With guns increasingly becoming the weapon of choice for terrorist attacks in Europe, INTERPOL Secretary General Jürgen Stock said the seizure of 40 firearms, six kg of explosives, 11 hand grenades and 1,300 pieces of ammunition in just one 48-hour period, provided a ‘deeply worrying’ snapshot of the scale of illicit weapons trafficking from the Balkans region.

“Criminals and terrorists will exploit any loophole, real or perceived, to either smuggle illicit weapons or make money out of the desperation of migrants from around the world into Europe,” said Mr Stock.

“The borderless nature of Schengen means it is vital that police within the region and beyond communicate in real time and, more importantly, share information on routes and individuals so that patterns can be identified and interrupted.

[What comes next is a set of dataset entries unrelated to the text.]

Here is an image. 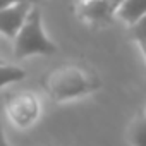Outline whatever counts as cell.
<instances>
[{
  "mask_svg": "<svg viewBox=\"0 0 146 146\" xmlns=\"http://www.w3.org/2000/svg\"><path fill=\"white\" fill-rule=\"evenodd\" d=\"M43 86L53 100L60 102L96 90L100 81L93 72L79 65H60L43 78Z\"/></svg>",
  "mask_w": 146,
  "mask_h": 146,
  "instance_id": "cell-1",
  "label": "cell"
},
{
  "mask_svg": "<svg viewBox=\"0 0 146 146\" xmlns=\"http://www.w3.org/2000/svg\"><path fill=\"white\" fill-rule=\"evenodd\" d=\"M14 55L16 58H24L33 53L50 55L57 52V46L45 36L41 28V12L38 7H33L28 21L14 38Z\"/></svg>",
  "mask_w": 146,
  "mask_h": 146,
  "instance_id": "cell-2",
  "label": "cell"
},
{
  "mask_svg": "<svg viewBox=\"0 0 146 146\" xmlns=\"http://www.w3.org/2000/svg\"><path fill=\"white\" fill-rule=\"evenodd\" d=\"M7 113L9 117L21 127L29 125L36 115H38V102L31 93H17V95H7L5 98Z\"/></svg>",
  "mask_w": 146,
  "mask_h": 146,
  "instance_id": "cell-3",
  "label": "cell"
},
{
  "mask_svg": "<svg viewBox=\"0 0 146 146\" xmlns=\"http://www.w3.org/2000/svg\"><path fill=\"white\" fill-rule=\"evenodd\" d=\"M33 9V4L21 2L9 5L5 9H0V31L9 38H16L24 23L28 21V16Z\"/></svg>",
  "mask_w": 146,
  "mask_h": 146,
  "instance_id": "cell-4",
  "label": "cell"
},
{
  "mask_svg": "<svg viewBox=\"0 0 146 146\" xmlns=\"http://www.w3.org/2000/svg\"><path fill=\"white\" fill-rule=\"evenodd\" d=\"M113 0H79L78 12L79 16L91 21H105L115 12Z\"/></svg>",
  "mask_w": 146,
  "mask_h": 146,
  "instance_id": "cell-5",
  "label": "cell"
},
{
  "mask_svg": "<svg viewBox=\"0 0 146 146\" xmlns=\"http://www.w3.org/2000/svg\"><path fill=\"white\" fill-rule=\"evenodd\" d=\"M115 12L119 14L120 19L132 26L146 16V0H124Z\"/></svg>",
  "mask_w": 146,
  "mask_h": 146,
  "instance_id": "cell-6",
  "label": "cell"
},
{
  "mask_svg": "<svg viewBox=\"0 0 146 146\" xmlns=\"http://www.w3.org/2000/svg\"><path fill=\"white\" fill-rule=\"evenodd\" d=\"M129 139L134 146H146V115H137L129 129Z\"/></svg>",
  "mask_w": 146,
  "mask_h": 146,
  "instance_id": "cell-7",
  "label": "cell"
},
{
  "mask_svg": "<svg viewBox=\"0 0 146 146\" xmlns=\"http://www.w3.org/2000/svg\"><path fill=\"white\" fill-rule=\"evenodd\" d=\"M24 78H26V72L23 69L2 62V65H0V86H5L14 81H21Z\"/></svg>",
  "mask_w": 146,
  "mask_h": 146,
  "instance_id": "cell-8",
  "label": "cell"
},
{
  "mask_svg": "<svg viewBox=\"0 0 146 146\" xmlns=\"http://www.w3.org/2000/svg\"><path fill=\"white\" fill-rule=\"evenodd\" d=\"M129 35H131V38H132L134 41L139 43V46H141V50H143V53H144V57H146V16H144L143 19H139L136 24L131 26Z\"/></svg>",
  "mask_w": 146,
  "mask_h": 146,
  "instance_id": "cell-9",
  "label": "cell"
},
{
  "mask_svg": "<svg viewBox=\"0 0 146 146\" xmlns=\"http://www.w3.org/2000/svg\"><path fill=\"white\" fill-rule=\"evenodd\" d=\"M21 2L38 4L40 0H0V9H5V7H9V5H14V4H21Z\"/></svg>",
  "mask_w": 146,
  "mask_h": 146,
  "instance_id": "cell-10",
  "label": "cell"
},
{
  "mask_svg": "<svg viewBox=\"0 0 146 146\" xmlns=\"http://www.w3.org/2000/svg\"><path fill=\"white\" fill-rule=\"evenodd\" d=\"M122 2H124V0H113V5H115V9H117V7H119Z\"/></svg>",
  "mask_w": 146,
  "mask_h": 146,
  "instance_id": "cell-11",
  "label": "cell"
},
{
  "mask_svg": "<svg viewBox=\"0 0 146 146\" xmlns=\"http://www.w3.org/2000/svg\"><path fill=\"white\" fill-rule=\"evenodd\" d=\"M2 146H7V143H5V139H4V143H2Z\"/></svg>",
  "mask_w": 146,
  "mask_h": 146,
  "instance_id": "cell-12",
  "label": "cell"
},
{
  "mask_svg": "<svg viewBox=\"0 0 146 146\" xmlns=\"http://www.w3.org/2000/svg\"><path fill=\"white\" fill-rule=\"evenodd\" d=\"M144 115H146V110H144Z\"/></svg>",
  "mask_w": 146,
  "mask_h": 146,
  "instance_id": "cell-13",
  "label": "cell"
}]
</instances>
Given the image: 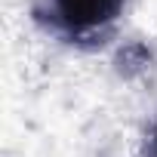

“But this is not a regional issue; we are facing a new dimension in global security, one which can only be properly addressed through effective communication between all agencies around the world which are responsible for protecting their citizens,” concluded the Secretary General.

The 168 participants from 56 countries and 20 international organizations taking part in the INTERPOL European Regional Conference will look to adopt a set of measures to increase global information exchange on foreign terrorist fighters, extend the use of INTERPOL’s policing capabilities to critical border points in the region, and develop efforts to combat drug trafficking and the criminal networks involved.

“This conference is an opportunity for police throughout Europe to conduct meaningful discussions and deepen cooperation on measures to combat crime, terrorism and the criminals involved in the ongoing migration crisis,” said Major General Tomáš Tuhý, Chief of Police of the Czech Republic.

During the conference, the delegates will also hear about the changing nature of cybercrime and INTERPOL’s strategy to support member countries in combating it through specialized training activities.